▶ [What to work on]
[1] Answer these from the text on Zimbabwe's Jewish community:
(a) Roughly how many Jews live in Bulawayo?
(b) From which city does the shochet fly in?
(c) How many Jewish children, including babies, are there in total?
[2] Translate this sentence from the text on Zimbabwe's Jewish community into Spanish: "Despite its poor economy, unemployment problems and the ravages of a drought, Zimbabwe is at peace."

▶ [Text excerpt]

— START —

About 610 Jews live today in Harare, the capital, and another 350 or so in Bulawayo.

With Zimbabwe’s independence in 1980, Jews emigrated in droves, mainly to South Africa.

But now some of these people are coming back, particularly young people wishing to take over family businesses and to escape the violence in South Africa.

Despite its poor economy, unemployment problems and the ravages of a drought, Zimbabwe is at peace.

Rhodesia, as Zimbabwe was called before independence, “essentially had a bush war. The violence did not spill over into the cities,” said Rabbi Ben Isaacson of the Bulawayo Hebrew congregation, to which most of the city’s Jews belong.

In Harare, the community is split between the Orthodox Harare Hebrew congregation, a breakaway Orthodox congregation, a Sephardic congregation and a Reform movement.

There are private Jewish schools in both cities, but with Jewish children, including babies, totaling only 344, non-Jewish pupils, mainly blacks, outnumber the Jewish students.

According to Isaacson, Torah studies are a way of life, and the few young married couples living here are encouraged to observe kashrut.

The “shechting,” or kosher ritual slaughtering of cattle and poultry, is done once a month by a shochet, or kosher butcher, who flies here from Johannesburg.

— END —

▶ [Record excerpts]
— START —

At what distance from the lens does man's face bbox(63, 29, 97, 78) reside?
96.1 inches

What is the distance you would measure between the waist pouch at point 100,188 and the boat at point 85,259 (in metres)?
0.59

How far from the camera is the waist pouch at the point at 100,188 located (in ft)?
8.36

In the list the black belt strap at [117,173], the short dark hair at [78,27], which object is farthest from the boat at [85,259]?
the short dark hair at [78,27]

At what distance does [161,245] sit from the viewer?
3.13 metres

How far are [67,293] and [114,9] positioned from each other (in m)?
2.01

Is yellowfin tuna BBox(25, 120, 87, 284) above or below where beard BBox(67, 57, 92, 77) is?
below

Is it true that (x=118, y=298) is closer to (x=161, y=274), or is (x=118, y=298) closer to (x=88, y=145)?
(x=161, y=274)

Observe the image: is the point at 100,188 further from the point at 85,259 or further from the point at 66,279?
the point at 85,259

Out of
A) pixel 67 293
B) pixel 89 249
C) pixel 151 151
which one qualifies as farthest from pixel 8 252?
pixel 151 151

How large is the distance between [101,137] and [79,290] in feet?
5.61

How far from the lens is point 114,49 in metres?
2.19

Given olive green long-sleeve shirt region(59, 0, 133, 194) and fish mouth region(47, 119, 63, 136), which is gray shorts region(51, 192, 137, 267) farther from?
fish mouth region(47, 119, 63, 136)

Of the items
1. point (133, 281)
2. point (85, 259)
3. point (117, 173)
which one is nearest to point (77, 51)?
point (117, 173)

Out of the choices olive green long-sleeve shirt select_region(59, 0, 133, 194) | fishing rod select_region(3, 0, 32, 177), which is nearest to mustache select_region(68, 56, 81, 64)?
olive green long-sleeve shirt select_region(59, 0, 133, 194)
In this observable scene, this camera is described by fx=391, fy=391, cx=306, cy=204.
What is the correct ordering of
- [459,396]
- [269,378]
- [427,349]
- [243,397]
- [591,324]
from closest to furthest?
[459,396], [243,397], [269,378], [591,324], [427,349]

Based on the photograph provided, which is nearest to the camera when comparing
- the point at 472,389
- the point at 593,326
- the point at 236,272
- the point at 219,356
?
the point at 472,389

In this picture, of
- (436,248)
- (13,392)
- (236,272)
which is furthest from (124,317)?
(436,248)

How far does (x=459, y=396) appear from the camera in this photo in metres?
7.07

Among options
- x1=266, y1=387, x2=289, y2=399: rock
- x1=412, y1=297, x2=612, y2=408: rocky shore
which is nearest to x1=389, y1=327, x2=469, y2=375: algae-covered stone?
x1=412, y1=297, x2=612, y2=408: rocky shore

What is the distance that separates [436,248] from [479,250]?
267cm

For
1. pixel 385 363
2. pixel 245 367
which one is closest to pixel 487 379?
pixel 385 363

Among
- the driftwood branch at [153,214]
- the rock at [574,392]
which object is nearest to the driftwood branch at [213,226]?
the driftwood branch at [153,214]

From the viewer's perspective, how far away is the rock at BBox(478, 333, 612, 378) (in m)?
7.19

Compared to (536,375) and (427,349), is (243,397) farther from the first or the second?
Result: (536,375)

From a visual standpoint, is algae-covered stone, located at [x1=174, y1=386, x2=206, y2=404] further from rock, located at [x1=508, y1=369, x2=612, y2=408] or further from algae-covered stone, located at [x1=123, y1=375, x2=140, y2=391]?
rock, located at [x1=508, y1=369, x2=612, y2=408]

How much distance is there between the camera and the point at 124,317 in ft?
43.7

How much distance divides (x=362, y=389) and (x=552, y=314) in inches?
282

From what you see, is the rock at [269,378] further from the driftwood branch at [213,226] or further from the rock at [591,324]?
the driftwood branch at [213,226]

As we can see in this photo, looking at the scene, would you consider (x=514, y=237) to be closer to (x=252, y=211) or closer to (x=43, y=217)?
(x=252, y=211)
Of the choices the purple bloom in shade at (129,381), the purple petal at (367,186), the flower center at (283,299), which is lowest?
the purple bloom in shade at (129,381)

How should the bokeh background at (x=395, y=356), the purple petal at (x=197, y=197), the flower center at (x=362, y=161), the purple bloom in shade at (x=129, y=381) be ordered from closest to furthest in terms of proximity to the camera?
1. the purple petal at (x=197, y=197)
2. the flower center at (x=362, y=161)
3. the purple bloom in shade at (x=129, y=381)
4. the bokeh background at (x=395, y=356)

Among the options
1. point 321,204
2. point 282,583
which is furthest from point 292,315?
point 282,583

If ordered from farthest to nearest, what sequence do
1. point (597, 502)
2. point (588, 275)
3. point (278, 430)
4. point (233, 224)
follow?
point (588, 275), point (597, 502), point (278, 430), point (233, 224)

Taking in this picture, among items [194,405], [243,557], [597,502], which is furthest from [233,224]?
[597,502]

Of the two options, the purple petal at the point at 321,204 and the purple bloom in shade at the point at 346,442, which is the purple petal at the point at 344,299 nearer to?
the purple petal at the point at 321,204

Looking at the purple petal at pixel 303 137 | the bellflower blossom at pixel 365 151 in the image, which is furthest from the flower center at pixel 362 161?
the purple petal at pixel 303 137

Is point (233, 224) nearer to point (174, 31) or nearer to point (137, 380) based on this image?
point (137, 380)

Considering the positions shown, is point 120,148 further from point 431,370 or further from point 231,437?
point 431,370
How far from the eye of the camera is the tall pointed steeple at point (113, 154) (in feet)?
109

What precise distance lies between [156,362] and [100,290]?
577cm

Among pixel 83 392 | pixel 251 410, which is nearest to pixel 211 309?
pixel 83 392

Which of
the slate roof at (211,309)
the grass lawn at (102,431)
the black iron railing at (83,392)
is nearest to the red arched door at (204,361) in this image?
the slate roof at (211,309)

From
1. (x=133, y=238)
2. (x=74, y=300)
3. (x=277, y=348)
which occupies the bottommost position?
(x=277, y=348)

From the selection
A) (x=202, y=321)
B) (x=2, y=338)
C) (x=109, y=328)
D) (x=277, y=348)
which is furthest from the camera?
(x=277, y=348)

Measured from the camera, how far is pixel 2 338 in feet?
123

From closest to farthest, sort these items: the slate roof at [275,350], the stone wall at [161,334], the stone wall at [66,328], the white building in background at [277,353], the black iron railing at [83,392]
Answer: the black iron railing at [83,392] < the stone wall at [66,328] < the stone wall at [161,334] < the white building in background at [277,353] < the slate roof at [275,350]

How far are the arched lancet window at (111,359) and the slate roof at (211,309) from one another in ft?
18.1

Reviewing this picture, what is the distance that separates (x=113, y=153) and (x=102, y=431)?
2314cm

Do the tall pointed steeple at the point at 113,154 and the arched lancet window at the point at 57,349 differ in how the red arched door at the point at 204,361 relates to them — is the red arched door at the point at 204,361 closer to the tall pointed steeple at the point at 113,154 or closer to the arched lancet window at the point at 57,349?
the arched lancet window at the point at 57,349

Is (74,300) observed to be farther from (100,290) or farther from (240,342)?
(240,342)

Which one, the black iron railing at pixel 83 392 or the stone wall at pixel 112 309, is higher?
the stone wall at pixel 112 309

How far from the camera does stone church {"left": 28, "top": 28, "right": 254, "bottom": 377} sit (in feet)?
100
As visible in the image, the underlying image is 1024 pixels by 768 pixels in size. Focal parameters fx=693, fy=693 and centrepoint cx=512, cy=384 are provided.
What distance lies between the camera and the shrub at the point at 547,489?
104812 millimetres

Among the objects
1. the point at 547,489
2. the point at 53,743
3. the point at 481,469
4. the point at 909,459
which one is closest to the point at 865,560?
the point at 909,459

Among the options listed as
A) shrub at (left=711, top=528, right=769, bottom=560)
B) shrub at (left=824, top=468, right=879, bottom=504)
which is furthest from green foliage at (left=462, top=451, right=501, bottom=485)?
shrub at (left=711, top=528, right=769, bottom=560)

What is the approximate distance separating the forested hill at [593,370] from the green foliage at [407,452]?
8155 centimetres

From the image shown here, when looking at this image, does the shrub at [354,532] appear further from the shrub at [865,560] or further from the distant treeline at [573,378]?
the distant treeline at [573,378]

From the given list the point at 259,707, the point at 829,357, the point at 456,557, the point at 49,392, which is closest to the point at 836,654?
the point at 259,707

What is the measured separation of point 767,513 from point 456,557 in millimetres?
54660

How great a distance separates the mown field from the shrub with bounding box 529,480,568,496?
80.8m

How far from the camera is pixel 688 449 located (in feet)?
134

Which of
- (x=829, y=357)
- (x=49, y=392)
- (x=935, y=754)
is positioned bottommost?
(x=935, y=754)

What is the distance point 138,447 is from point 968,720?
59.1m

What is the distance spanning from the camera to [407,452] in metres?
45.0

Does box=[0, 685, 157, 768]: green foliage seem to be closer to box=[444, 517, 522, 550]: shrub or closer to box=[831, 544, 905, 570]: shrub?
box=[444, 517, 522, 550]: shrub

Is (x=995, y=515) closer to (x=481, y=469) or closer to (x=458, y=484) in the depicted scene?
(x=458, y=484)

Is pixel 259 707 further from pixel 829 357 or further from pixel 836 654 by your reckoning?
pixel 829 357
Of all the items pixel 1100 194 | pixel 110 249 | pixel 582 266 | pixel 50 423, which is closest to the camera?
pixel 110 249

— END —

▶ [Outputs for the tasks]
[1]
(a) About 350.
(b) Johannesburg.
(c) 344.

[2] A pesar de su economía precaria, sus problemas de desempleo y los estragos de una sequía, Zimbabue está en paz.